Die Medizinjournalistin Sabine Ring, Stellvertretende Chefredakteurin der „Glücksrevue“ und Ressortleiterin Medizin beim Magazin „Meine Pause“, gab Einblicke in die Praxis der Themenfindung und -aufbereitung in den Publikumsmedien. Der Leser will komplexe Themen einfach erklärt haben und für den Arztbesuch gewappnet sein. Wichtig seien Themen wie Diabetes, Herzleiden oder Gelenkerkrankungen. Der Leser erwartet dabei Service-Artikel, die Orientierung geben. Und auch immer eine Antwort auf die Frage: Geht`s nicht auch sanfter? Der Redakteur einer Publikumszeitschrift benötigt von den MedTech-Unternehmen, die ihm ein Thema näherbringen wollen, gute Fotos und Grafiken. Die Texte sollten die Themen leserorientiert aufarbeiten. Das bedeutet, dass der Servicegedanke, der praktische Nutzen für den Leser im Vordergrund steht. Ideal sind auch verschiedene Darstellungsformen: eine Meldung, eine Langfassung und ein Experteninterview.

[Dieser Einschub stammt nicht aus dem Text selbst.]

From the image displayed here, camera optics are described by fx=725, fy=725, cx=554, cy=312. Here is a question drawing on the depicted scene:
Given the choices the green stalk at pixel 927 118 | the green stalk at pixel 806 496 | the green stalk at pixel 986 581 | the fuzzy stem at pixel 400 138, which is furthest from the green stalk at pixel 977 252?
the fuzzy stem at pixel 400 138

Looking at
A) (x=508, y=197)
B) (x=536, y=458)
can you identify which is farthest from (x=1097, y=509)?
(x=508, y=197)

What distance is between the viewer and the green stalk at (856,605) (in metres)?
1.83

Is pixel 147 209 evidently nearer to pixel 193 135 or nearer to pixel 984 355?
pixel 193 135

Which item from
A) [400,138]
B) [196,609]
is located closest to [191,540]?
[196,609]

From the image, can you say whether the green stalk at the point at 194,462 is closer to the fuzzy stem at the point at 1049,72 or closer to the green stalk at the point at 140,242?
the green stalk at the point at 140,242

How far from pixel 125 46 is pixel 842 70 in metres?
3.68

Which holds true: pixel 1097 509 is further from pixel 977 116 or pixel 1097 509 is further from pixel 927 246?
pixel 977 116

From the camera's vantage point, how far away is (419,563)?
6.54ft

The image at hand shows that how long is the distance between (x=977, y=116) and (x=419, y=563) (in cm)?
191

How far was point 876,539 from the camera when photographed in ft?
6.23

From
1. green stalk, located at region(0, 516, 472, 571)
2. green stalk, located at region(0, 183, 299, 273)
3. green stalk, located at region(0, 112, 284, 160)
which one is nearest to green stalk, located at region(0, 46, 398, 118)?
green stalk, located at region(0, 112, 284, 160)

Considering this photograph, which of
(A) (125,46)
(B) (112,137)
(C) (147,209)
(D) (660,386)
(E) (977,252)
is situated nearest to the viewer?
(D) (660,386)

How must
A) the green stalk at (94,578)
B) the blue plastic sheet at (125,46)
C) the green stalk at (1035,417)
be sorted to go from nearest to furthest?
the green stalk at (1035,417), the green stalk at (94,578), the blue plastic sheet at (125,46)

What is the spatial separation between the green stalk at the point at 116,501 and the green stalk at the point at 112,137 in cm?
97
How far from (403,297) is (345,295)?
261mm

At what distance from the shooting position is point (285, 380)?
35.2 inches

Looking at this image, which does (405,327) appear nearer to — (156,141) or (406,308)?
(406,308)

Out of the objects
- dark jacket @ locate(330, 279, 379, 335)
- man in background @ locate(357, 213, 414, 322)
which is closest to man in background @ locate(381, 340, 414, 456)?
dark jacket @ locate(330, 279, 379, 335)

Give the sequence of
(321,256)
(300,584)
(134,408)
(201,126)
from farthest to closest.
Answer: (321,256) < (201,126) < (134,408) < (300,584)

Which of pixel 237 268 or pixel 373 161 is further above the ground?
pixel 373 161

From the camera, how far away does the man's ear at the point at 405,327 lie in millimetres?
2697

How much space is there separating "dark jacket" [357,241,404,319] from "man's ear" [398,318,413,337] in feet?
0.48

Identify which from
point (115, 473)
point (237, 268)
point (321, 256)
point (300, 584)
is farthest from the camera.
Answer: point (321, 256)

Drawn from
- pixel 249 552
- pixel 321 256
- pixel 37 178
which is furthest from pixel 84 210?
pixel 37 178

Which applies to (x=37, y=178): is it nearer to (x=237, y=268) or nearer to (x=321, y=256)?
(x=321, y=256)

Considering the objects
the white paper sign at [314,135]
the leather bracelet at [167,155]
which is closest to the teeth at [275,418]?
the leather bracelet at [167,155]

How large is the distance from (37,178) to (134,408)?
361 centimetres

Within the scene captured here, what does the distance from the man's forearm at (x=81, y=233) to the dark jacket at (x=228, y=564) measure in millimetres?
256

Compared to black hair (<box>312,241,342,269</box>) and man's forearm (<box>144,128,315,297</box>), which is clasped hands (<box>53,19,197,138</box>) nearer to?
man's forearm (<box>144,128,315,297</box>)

Interessant sind Schicksalsgeschichten, um Gefühle anzusprechen und Informationen damit besser vermitteln zu können. Beim Bildmaterial sollte man es den Redaktionen so leicht wie möglich machen. Also keine Nutzungsvereinbarungen, dafür eine Fotoübersicht, eine CD mit Text, Grafiken und Fotos und eine Website zum Herunterladen der Fotos. Um persönliche Kontakte aufzubauen, bieten sich Pressereisen und in Ausnahmefällen Pressekonferenzen bzw. Expertenrunden (Round Table) an – vor allem aber Redaktionsbesuche.
Neue Wege in der Patientenkommunikation aus Sicht einer Krankenkasse schilderte Athanasios Drougias, Leiter Unternehmenskommunikation bei der derzeit größten deutschen Krankenkasse BARMER GEK. Den Krankenkassen komme als Patienten- und Versichertenvertreter eine zentrale Rolle zu. „Die Kassen haben ein ureigenes Interesse an aufgeklärten, selbstbewussten und geichberechtigten Patienten und Versicherten“, so Drougias. Seine Kasse verstehe sich als „Lotse im Informationsdschungel: barrierefreie Kommunikation ist ein Patientenrecht!“ Patienten wünschten sich nach einer aktuellen Umfrage persönliche Beratung (77 Prozent), Zugang zu ärztlicher Zweitmeinung (73 Prozent), aber auch eine medizinische Hotline (63 Prozent) und einen "persönlichen Gesundheitsmanager“ (54 Prozent; Quelle: Hochschule Rhein-Main, März 2010). Die Informationsangebote der BARMER GEK an die Versicherten solle deren Souveränität ermöglichen. Dazu zählen der „Teledoktor“ (unter anderem mit einer Familien-Hotline, Jugendtelefon, Diabetes, Asthma), eine Behandlungsfehler-Hotline, Expertenforen und Live-Chats im Internet, ein Portal zur Kliniksuche (Weiße Liste) oder ein Pflegelotse mit einem Suchportal zu Pflegeeinrichtungen und ambulanten Pflegediensten. Weitere Angebote sind „Medikamente im Test“, die elektronische Gesundheitsakte, Telemonitoring-Projekte („Partnership for the Heart“) und ein Patientenmanager. „Interaktive Patientenkommunikation“ sei ein lernendes System, indem man die Patienten aktiv einbindet und Informationsangebote gemeinsam weiterentwickelt.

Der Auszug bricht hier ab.